Short task: Extract exactly the range of lines bounded by the line containing "Is the insect" and the final line of the listing, both ends included, and no other lines.
-.-.-
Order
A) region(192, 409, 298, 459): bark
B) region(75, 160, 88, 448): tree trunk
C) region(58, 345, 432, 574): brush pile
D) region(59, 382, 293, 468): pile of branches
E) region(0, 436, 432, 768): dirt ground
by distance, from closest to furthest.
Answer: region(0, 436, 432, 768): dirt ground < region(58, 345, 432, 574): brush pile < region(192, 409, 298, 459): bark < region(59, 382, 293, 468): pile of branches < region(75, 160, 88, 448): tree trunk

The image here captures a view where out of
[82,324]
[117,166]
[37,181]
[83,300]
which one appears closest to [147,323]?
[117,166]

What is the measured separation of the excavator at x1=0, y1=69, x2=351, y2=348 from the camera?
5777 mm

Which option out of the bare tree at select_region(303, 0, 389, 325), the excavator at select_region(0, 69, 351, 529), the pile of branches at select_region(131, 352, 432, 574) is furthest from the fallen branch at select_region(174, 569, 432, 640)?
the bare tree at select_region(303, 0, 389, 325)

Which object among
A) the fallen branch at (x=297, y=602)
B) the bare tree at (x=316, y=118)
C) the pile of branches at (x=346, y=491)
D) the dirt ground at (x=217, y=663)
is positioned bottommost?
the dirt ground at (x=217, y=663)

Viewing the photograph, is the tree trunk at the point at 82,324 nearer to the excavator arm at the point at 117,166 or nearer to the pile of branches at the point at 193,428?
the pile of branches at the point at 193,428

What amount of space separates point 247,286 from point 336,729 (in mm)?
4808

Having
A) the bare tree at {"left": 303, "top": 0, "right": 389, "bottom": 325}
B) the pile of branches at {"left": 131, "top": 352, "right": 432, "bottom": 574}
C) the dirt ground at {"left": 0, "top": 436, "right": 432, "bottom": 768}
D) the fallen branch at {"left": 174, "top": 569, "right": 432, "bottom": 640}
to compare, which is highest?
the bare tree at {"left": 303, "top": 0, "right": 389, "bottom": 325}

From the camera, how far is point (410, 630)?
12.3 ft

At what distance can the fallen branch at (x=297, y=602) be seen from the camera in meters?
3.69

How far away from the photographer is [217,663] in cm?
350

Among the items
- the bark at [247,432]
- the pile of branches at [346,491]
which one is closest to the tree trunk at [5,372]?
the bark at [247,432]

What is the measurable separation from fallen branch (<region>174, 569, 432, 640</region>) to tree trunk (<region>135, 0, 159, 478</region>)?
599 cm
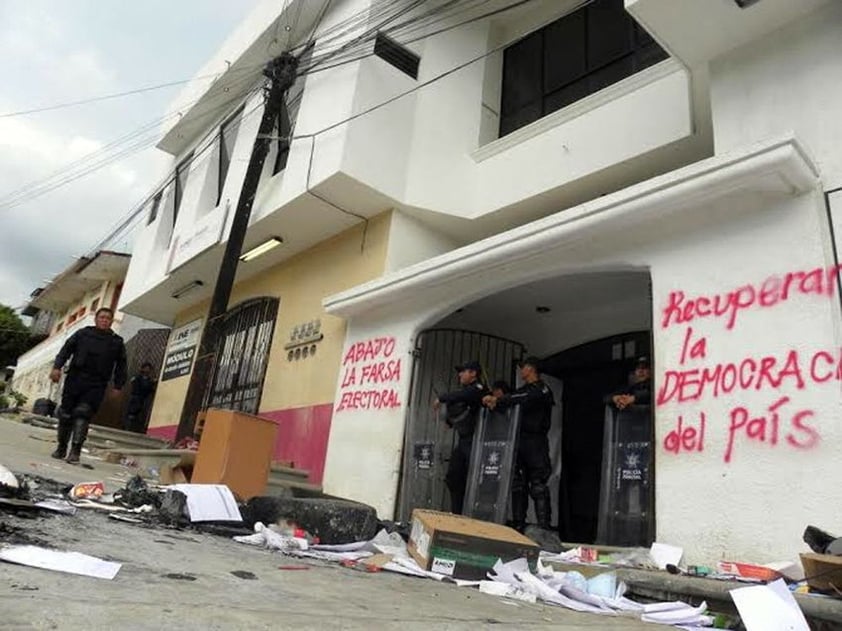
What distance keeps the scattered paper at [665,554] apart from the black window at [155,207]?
42.3 ft

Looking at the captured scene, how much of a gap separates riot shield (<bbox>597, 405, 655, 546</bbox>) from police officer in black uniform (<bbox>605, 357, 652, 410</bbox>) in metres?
0.06

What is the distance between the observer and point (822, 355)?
405cm

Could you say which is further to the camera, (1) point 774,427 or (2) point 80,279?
(2) point 80,279

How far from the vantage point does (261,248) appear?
9922 mm

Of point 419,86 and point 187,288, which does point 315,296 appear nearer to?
point 419,86

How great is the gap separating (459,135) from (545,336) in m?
2.98

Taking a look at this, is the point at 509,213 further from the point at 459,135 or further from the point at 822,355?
the point at 822,355

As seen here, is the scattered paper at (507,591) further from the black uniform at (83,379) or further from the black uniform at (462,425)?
the black uniform at (83,379)

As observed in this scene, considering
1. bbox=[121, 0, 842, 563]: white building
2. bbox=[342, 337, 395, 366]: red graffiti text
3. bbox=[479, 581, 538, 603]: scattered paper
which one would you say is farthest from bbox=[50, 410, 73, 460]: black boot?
bbox=[479, 581, 538, 603]: scattered paper

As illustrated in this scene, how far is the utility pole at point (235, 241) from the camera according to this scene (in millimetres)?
9180

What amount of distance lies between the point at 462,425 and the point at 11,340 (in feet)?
113

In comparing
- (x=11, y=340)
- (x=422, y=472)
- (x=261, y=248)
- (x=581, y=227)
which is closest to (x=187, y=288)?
(x=261, y=248)

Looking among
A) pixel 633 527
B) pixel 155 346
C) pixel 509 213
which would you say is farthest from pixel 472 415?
pixel 155 346

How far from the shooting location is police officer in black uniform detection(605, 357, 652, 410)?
5.44 meters
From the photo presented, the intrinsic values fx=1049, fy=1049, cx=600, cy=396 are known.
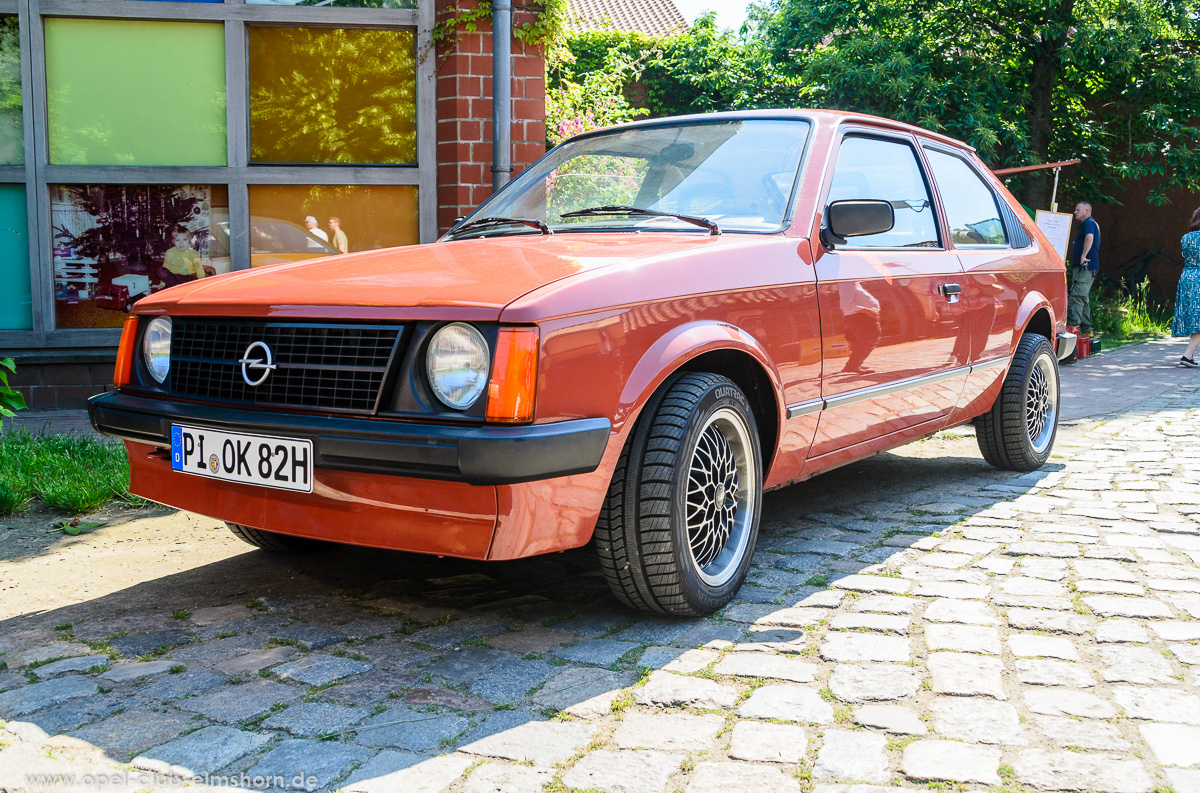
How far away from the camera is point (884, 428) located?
414 cm

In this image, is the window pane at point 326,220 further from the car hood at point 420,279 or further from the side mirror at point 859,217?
the side mirror at point 859,217

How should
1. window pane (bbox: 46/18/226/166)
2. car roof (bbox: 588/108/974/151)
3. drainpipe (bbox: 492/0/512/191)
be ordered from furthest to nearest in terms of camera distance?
window pane (bbox: 46/18/226/166)
drainpipe (bbox: 492/0/512/191)
car roof (bbox: 588/108/974/151)

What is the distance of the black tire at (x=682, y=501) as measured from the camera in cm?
289

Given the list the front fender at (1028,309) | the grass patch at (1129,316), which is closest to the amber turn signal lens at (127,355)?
the front fender at (1028,309)

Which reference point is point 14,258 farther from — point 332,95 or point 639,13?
point 639,13

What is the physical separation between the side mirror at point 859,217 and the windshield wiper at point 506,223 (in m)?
1.01

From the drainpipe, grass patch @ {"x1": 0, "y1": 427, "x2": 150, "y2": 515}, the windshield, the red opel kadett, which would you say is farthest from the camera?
the drainpipe

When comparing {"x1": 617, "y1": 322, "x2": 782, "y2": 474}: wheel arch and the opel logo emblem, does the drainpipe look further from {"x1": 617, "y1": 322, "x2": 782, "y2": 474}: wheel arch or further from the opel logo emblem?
the opel logo emblem

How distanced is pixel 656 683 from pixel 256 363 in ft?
4.59

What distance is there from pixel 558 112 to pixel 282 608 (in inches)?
258

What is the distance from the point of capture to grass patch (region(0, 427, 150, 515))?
450 cm

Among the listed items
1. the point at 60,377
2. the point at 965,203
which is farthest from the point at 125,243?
the point at 965,203

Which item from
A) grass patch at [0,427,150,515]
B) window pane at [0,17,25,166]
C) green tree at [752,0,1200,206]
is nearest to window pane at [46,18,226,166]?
window pane at [0,17,25,166]

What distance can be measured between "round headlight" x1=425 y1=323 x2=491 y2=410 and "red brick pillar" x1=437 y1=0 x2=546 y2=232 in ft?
16.0
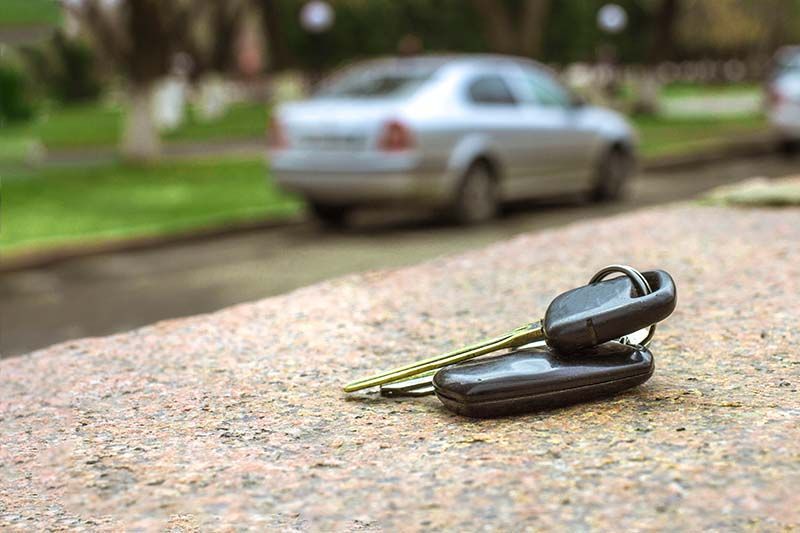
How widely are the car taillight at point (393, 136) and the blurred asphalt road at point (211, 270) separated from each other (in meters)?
0.83

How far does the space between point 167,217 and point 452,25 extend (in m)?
35.0

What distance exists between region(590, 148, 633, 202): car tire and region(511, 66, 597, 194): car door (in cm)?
31

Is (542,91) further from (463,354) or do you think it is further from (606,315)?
(606,315)

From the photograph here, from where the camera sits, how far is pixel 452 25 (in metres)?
46.8

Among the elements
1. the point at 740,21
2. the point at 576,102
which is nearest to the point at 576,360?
the point at 576,102

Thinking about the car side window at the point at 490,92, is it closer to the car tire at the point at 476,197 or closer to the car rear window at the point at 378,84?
the car rear window at the point at 378,84

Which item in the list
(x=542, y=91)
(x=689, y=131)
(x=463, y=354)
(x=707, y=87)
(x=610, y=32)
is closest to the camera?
(x=463, y=354)

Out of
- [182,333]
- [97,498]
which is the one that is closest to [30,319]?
[182,333]

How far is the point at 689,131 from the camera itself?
2480 centimetres

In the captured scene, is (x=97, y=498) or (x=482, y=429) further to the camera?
(x=482, y=429)

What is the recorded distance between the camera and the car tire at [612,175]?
571 inches

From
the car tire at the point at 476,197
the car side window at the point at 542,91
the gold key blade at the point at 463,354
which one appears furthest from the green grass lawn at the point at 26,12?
the gold key blade at the point at 463,354

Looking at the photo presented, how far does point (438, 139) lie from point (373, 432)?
8.52 m

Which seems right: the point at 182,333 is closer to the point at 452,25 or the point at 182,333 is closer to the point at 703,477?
the point at 703,477
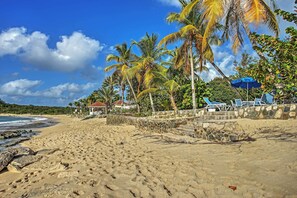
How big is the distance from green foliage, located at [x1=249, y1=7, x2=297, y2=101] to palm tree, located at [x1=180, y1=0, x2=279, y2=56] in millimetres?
6409

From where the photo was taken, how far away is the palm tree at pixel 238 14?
946cm

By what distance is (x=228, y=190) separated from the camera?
10.8 ft

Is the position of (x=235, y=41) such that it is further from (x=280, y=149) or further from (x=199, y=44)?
(x=280, y=149)

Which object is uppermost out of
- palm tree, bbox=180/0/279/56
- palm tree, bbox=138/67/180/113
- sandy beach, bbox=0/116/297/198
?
palm tree, bbox=180/0/279/56

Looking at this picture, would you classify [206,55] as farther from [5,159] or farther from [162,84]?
[5,159]

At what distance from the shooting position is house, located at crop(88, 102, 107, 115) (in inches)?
1877

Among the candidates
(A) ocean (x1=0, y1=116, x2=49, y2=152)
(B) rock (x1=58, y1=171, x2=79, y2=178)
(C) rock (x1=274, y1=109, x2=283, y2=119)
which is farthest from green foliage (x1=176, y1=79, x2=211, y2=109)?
(B) rock (x1=58, y1=171, x2=79, y2=178)

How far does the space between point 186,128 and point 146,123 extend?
335 centimetres

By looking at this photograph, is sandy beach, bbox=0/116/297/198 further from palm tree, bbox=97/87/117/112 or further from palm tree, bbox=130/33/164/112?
palm tree, bbox=97/87/117/112

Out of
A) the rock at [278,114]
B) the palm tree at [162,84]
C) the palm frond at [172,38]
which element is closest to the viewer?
the rock at [278,114]

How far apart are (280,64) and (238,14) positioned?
9311 millimetres

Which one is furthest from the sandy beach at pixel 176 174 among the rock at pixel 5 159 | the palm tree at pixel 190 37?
the palm tree at pixel 190 37

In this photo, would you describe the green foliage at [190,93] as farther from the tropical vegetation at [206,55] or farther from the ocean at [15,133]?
the ocean at [15,133]

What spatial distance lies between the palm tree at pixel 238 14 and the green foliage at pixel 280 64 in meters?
6.41
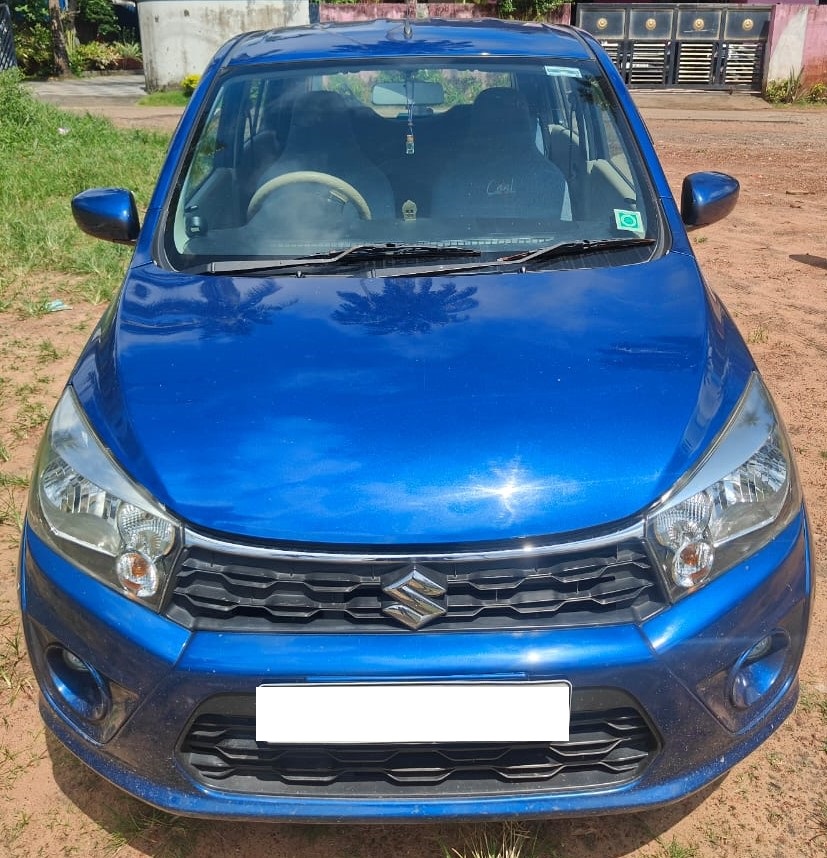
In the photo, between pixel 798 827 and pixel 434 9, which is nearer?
pixel 798 827

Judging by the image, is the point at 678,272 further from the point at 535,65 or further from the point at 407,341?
the point at 535,65

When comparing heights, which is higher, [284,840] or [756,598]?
[756,598]

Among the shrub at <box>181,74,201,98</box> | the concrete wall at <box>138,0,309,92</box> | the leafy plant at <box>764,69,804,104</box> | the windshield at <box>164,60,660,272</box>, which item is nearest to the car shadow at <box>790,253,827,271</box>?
the windshield at <box>164,60,660,272</box>

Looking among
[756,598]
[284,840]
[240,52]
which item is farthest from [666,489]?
[240,52]

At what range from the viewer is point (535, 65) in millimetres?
3270

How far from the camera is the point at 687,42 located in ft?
63.2

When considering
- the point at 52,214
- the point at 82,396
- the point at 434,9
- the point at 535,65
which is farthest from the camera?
the point at 434,9

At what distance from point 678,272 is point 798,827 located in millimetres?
1340

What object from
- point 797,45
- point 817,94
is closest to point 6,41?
point 797,45

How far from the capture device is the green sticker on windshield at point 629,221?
286 cm

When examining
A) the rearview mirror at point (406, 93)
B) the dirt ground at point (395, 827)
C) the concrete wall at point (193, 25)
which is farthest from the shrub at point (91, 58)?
the rearview mirror at point (406, 93)

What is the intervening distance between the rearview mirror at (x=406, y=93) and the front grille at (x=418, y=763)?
6.77 ft

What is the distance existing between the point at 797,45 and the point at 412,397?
19.6 metres

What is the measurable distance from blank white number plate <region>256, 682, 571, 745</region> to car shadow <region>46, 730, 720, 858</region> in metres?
0.49
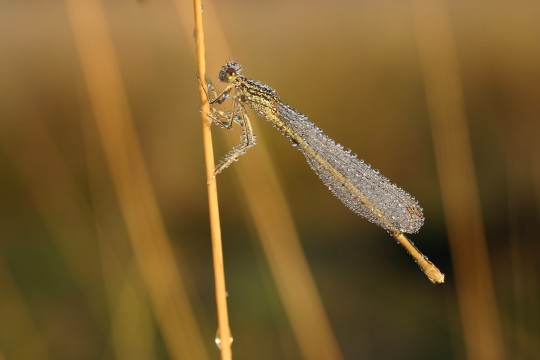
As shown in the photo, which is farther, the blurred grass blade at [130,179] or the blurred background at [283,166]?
the blurred background at [283,166]

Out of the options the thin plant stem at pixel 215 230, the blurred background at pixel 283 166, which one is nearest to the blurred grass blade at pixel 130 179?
the thin plant stem at pixel 215 230

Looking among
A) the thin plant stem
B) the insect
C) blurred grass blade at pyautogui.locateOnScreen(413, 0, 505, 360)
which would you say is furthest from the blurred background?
the thin plant stem

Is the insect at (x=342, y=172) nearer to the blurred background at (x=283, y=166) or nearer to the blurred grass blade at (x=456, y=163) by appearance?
the blurred grass blade at (x=456, y=163)

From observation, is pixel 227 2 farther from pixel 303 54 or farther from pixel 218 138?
pixel 218 138

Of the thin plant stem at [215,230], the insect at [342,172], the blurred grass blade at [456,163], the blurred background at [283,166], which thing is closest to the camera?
the thin plant stem at [215,230]

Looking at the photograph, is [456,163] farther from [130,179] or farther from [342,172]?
[130,179]

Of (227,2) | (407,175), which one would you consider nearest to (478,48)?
(407,175)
-.-.-
Answer:
Is the insect at (x=342, y=172) nearer to the blurred background at (x=283, y=166) or nearer to the blurred grass blade at (x=456, y=163) by appearance?
the blurred grass blade at (x=456, y=163)

From observation, is pixel 227 2 farther from pixel 303 54 or farther from pixel 218 138?
pixel 218 138

Of the thin plant stem at [215,230], the insect at [342,172], the blurred grass blade at [456,163], the blurred background at [283,166], which thing is closest to the camera?
the thin plant stem at [215,230]

Looking at the photograph, is [456,163] farther from [130,179] or farther from [342,172]?
[130,179]

Of (227,2) | (407,175), which one would you consider nearest to (478,48)?
(407,175)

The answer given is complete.